**Task statement:**
Quote every one of the rows below word for word, leaving out the pictures.

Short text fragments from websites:
● ● ● ● ● ● ●
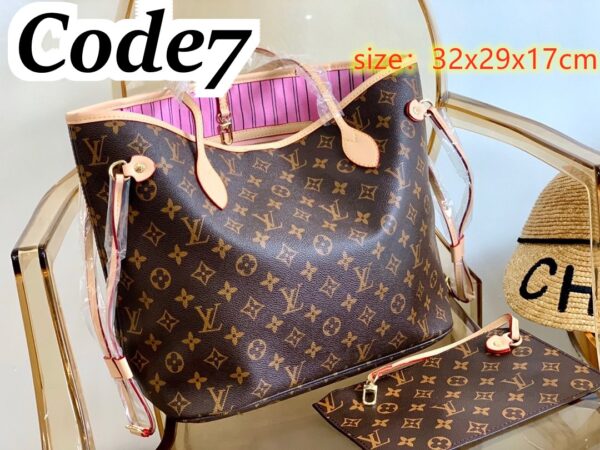 Jam1092 LV 5A+ 450 59.9$ GBB - Image 4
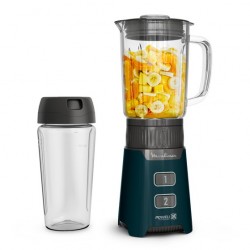 MOULINEX LM16G4F0 BATIDORA DE VASO PERSO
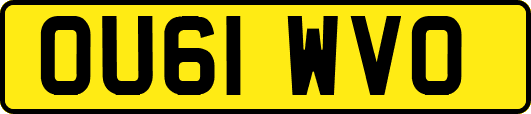 OU61WVO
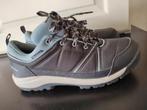 Wandelschoenen, decathlon, maat 39, nieuwstaat, Ophalen of Verzenden, Zo goed als nieuw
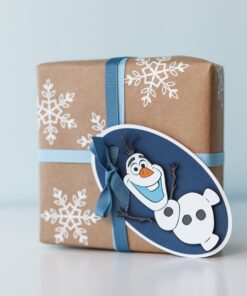 Cricut 2002693 Disney Frozen Cartridge 19 91niL4c0b9L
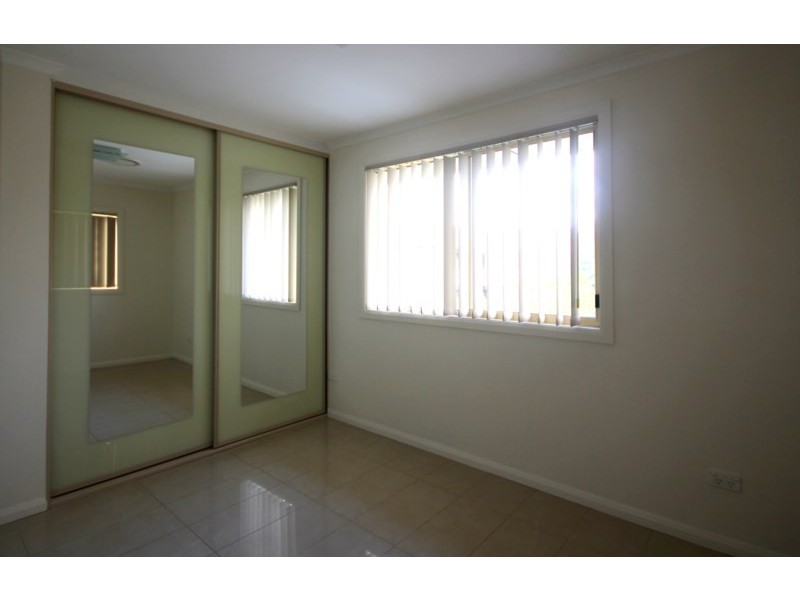 194A Marion Street, Bankstown NSW 2200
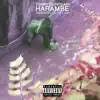 Harambe - Single album lyrics, reviews, download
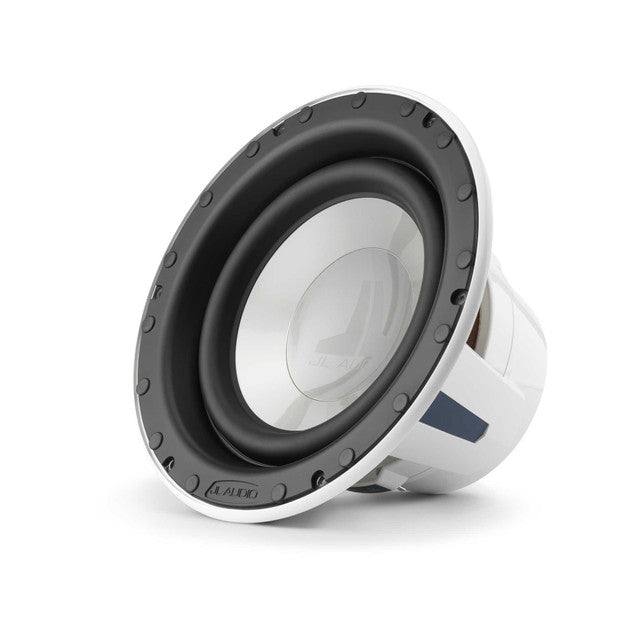 M6-10IB-L-GwSw-4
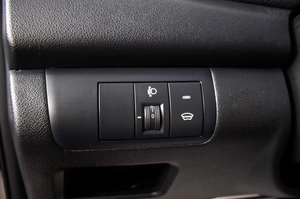 Седан Kia Cerato 2011 года, 799000 рублей, Пермь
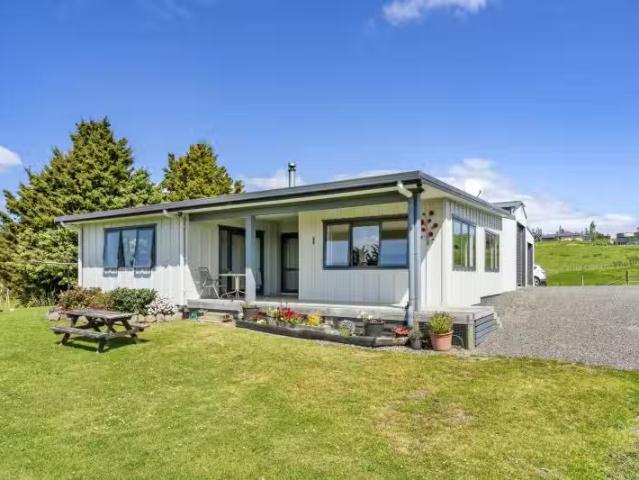 House for sale in Whangarei, Northland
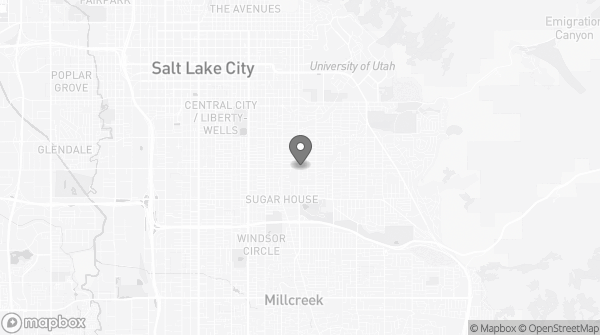 Bitcoin ATM in Salt Lake City, UT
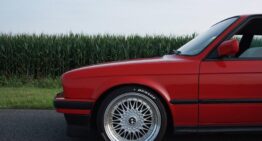 How to Maximize Your Payout for a Junk Car in Kansas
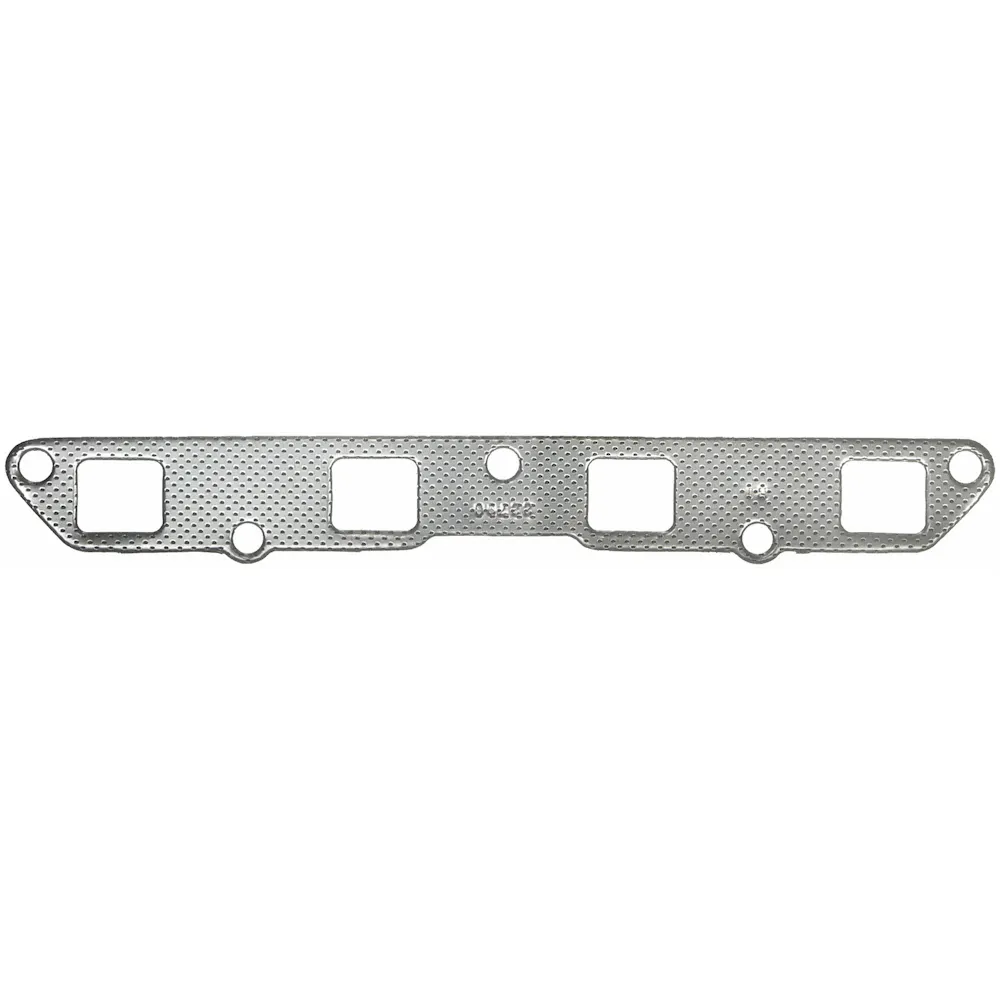FEL-PRO MS 22798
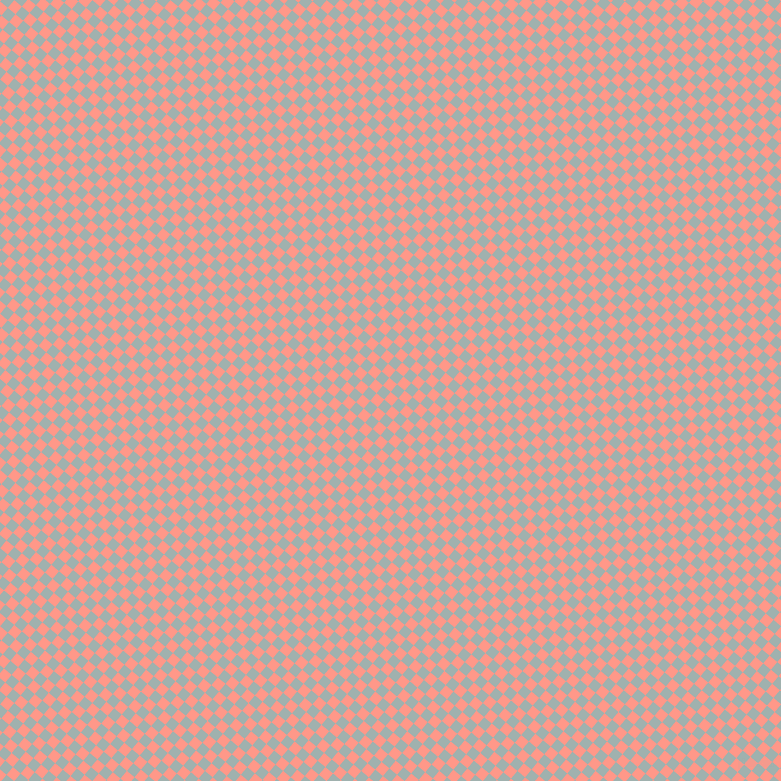 50/140 degree angle diagonal checkered chequered squares checker pattern checkers background, 10 pixel squares size, , Mona Lisa and Conch checkers chequered checkered squares seamless tileable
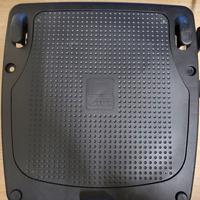 BASE GIVI PER  BMW TOP CASE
● ● ● ● ● ● ●
**Response to the task:**
 Jam1092 LV 5A+ 450 59.9$ GBB - Image 4
 MOULINEX LM16G4F0 BATIDORA DE VASO PERSO
 OU61WVO
 Wandelschoenen, decathlon, maat 39, nieuwstaat, Ophalen of Verzenden, Zo goed als nieuw
 Cricut 2002693 Disney Frozen Cartridge 19 91niL4c0b9L
 194A Marion Street, Bankstown NSW 2200
 Harambe - Single album lyrics, reviews, download
 M6-10IB-L-GwSw-4
 Седан Kia Cerato 2011 года, 799000 рублей, Пермь
 House for sale in Whangarei, Northland
 Bitcoin ATM in Salt Lake City, UT
 How to Maximize Your Payout for a Junk Car in Kansas
FEL-PRO MS 22798
 50/140 degree angle diagonal checkered chequered squares checker pattern checkers background, 10 pixel squares size, , Mona Lisa and Conch checkers chequered checkered squares seamless tileable
 BASE GIVI PER  BMW TOP CASE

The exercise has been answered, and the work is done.